Ruth and Polly finally turned the corner into the driveway of the square brick house and went to sit in the backyard, which was big and filled with flowers. There was a good view of the mountains from there, and a few chickens that scratched in the dirt but mostly just sat around. Ruth’s T-shirts and tights hung on a clothesline between two maple trees, and a little shelter with a twig roof stood by the back door. Ruth could eat there in the shade if it ever got too hot out.
She went inside and brought out two plastic chairs, a bunch of red grapes on a paper plate, and a bottle of wine. “Sorry Polly, the wine’s not very good.”

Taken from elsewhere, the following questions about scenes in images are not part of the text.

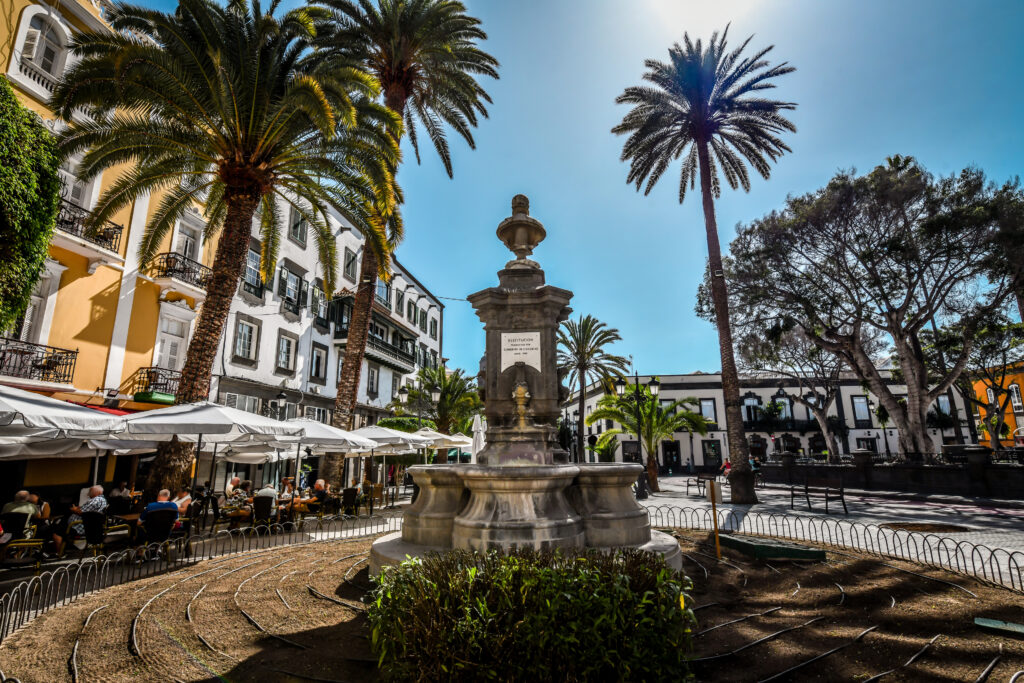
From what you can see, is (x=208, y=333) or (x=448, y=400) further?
(x=448, y=400)

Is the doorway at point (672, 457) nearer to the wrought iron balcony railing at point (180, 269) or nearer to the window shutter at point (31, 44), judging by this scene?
the wrought iron balcony railing at point (180, 269)

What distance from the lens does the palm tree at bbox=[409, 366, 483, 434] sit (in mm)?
30016

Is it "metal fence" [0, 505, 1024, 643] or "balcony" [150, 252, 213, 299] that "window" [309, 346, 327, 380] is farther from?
"metal fence" [0, 505, 1024, 643]

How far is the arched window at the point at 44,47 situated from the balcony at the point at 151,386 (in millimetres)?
9347

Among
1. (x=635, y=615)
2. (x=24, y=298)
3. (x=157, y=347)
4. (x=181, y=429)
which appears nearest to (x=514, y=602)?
(x=635, y=615)

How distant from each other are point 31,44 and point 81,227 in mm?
5246

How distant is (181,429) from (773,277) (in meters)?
24.9

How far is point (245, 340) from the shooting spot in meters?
22.3

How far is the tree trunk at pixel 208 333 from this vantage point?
10.9 meters

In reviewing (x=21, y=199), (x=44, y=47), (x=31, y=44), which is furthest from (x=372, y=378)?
(x=21, y=199)

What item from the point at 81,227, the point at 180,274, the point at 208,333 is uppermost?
the point at 81,227

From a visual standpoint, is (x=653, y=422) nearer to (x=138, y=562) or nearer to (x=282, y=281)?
(x=282, y=281)

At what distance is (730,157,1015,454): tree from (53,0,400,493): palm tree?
19309 millimetres

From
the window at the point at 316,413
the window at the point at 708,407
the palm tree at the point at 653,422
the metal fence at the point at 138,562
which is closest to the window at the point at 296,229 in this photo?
the window at the point at 316,413
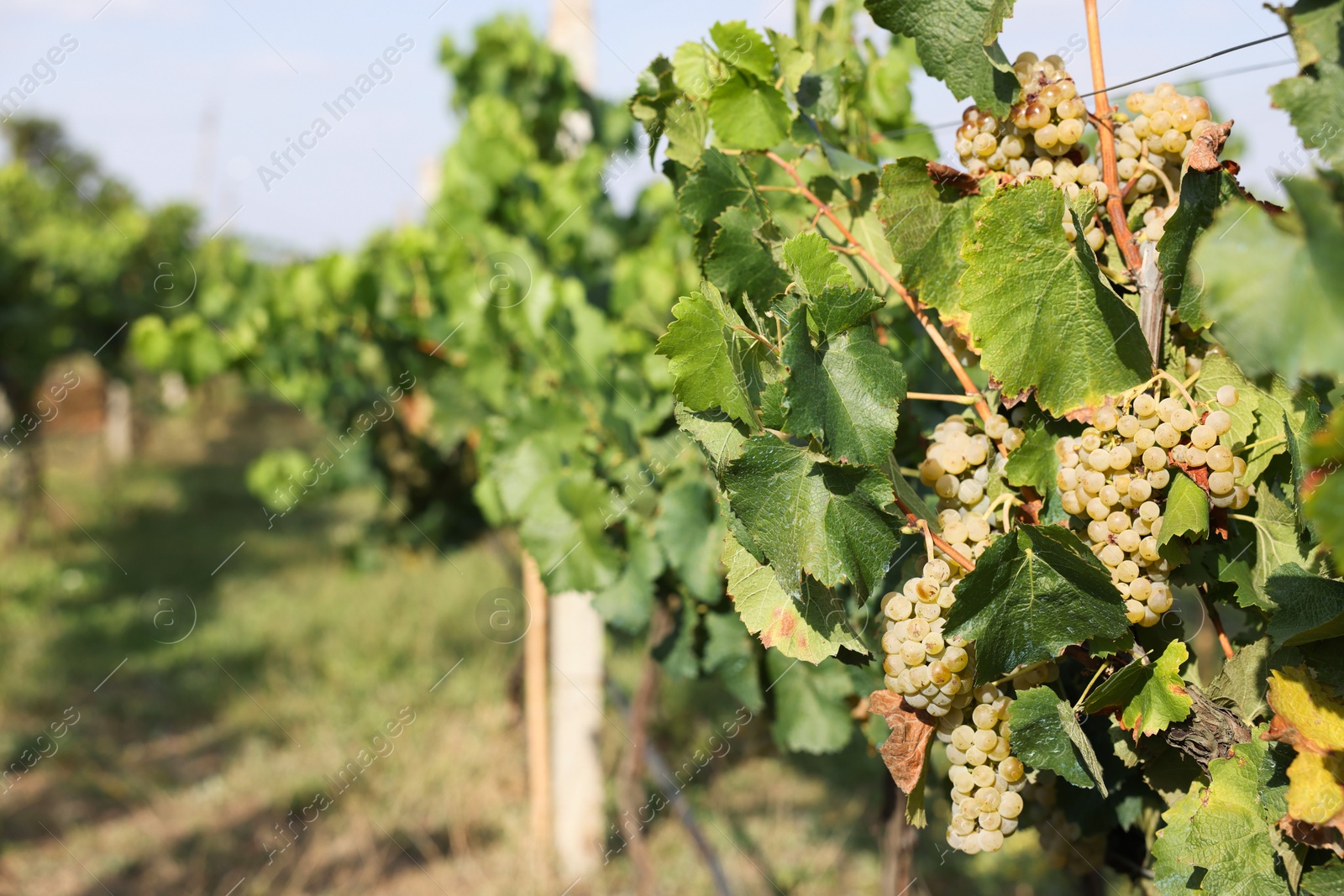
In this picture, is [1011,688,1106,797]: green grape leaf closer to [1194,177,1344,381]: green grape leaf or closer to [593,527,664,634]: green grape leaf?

“Don’t worry. We’re all broke here.”
They rolled up their jeans and slouched in their chairs. It was the end of October, but the sky was clear and it was hot in the sun. The neighbours’ horse saw them and snorted its way over to the fence. Ruth sipped on the metallic- tasting wine while Polly rolled some wet grass and dirt into a clump between her palms and tossed it over the fence in a slow underhand arc. The horse lowered its head and ate it.
“My brother rode horses,” Polly said, “when he was a kid. I think my parents gave away all of his equipment after he died. It’s too bad. I could have taken up a new hobby, now that I’m living in the middle of nowhere.”
Ruth didn’t know how the brother had died. She thought that was the kind of information that should be volunteered, and Polly hadn’t volunteered it. But they saw each other every day and Polly talked about him. His name was Pat, and he had carried her to the hospital the night she had the allergic reaction to shellfish. Ruth wondered if she should change her mind.